Want broth even quicker, a pressure cooker is your best friend. Follow all the steps above, but place in a pressure cooker, either a stove top or electric cooker, love my InstantPot, place on high and cook, one to two hours. Chicken is usually good at an hour.
A note on beef, when cooking them in a pressure cooker, you can usually do three sometimes four batches with the same bones. Most of the time, the fourth batch, I give to my dogs. Begin with an hour of cooking, if it is not gelling, then cook longer.
Note on water. The amount of water can vary depending on what you are going to do with the broth and some of the benefits you are looking for. Enough water to cover the bones, and time, is going to give you a lot of gelatin. The gelatinous gel is very healthy and can help with wrinkles and joints. You can also reduce this down very easy and then put in small amounts into other dishes that need broth or make sauces out of it. With more water, it is going to be more liquid and have less gel. Still very healthy and yummy!

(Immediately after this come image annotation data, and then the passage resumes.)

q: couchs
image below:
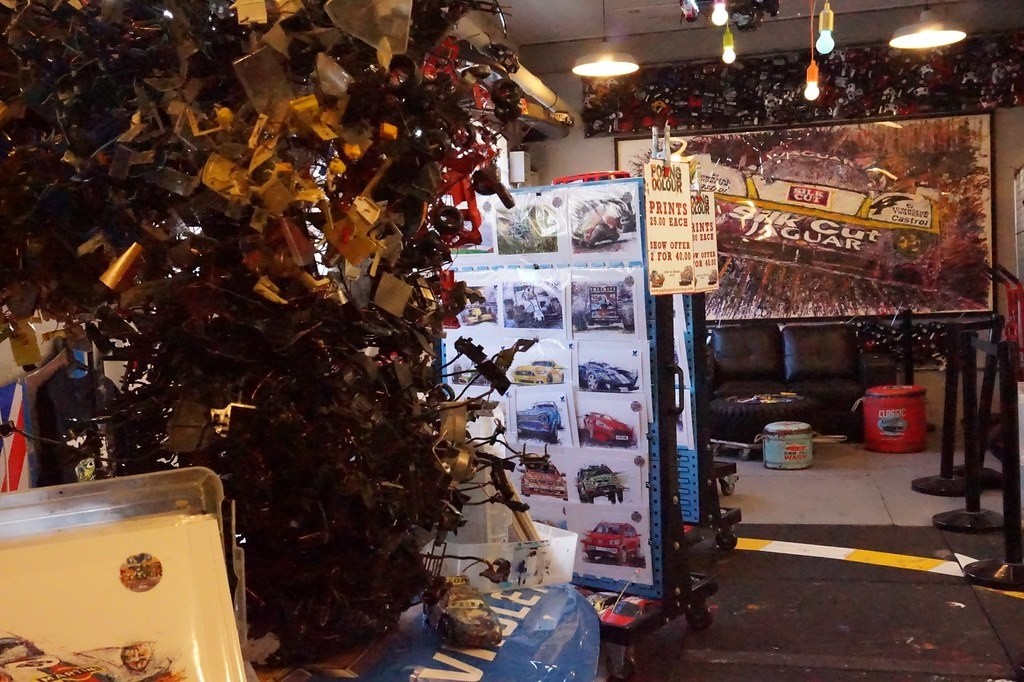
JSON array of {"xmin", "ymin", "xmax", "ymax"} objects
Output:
[{"xmin": 706, "ymin": 324, "xmax": 885, "ymax": 449}]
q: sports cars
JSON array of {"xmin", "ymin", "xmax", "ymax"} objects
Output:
[
  {"xmin": 514, "ymin": 360, "xmax": 565, "ymax": 386},
  {"xmin": 578, "ymin": 361, "xmax": 638, "ymax": 391}
]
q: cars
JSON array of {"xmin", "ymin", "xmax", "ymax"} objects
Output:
[
  {"xmin": 584, "ymin": 413, "xmax": 637, "ymax": 446},
  {"xmin": 521, "ymin": 464, "xmax": 568, "ymax": 501},
  {"xmin": 516, "ymin": 401, "xmax": 562, "ymax": 442},
  {"xmin": 423, "ymin": 575, "xmax": 501, "ymax": 647},
  {"xmin": 596, "ymin": 596, "xmax": 654, "ymax": 627},
  {"xmin": 587, "ymin": 592, "xmax": 620, "ymax": 611}
]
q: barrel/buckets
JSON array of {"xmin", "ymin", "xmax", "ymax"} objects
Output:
[
  {"xmin": 852, "ymin": 385, "xmax": 928, "ymax": 453},
  {"xmin": 754, "ymin": 421, "xmax": 814, "ymax": 470}
]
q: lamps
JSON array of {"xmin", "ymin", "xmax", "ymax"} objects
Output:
[
  {"xmin": 573, "ymin": 0, "xmax": 640, "ymax": 77},
  {"xmin": 889, "ymin": 0, "xmax": 967, "ymax": 49}
]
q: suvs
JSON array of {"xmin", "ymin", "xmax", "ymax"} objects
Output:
[
  {"xmin": 576, "ymin": 464, "xmax": 625, "ymax": 504},
  {"xmin": 582, "ymin": 521, "xmax": 641, "ymax": 563}
]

Bone broths are excellent for healing our bodies. Our digestion does not have to work as hard, being it is already liquid. It can help heal injuries to bones and joints. It is also good for healing the lining of the stomach due to acid reflex and the intestines due to over growth of yeast.
After my first taste of homemade bone broth, I craved them. My body was screaming out for this healing liquid. Give them a try and I am sure your body will be telling you the same thing!
Saving the world one stick of butter at a time.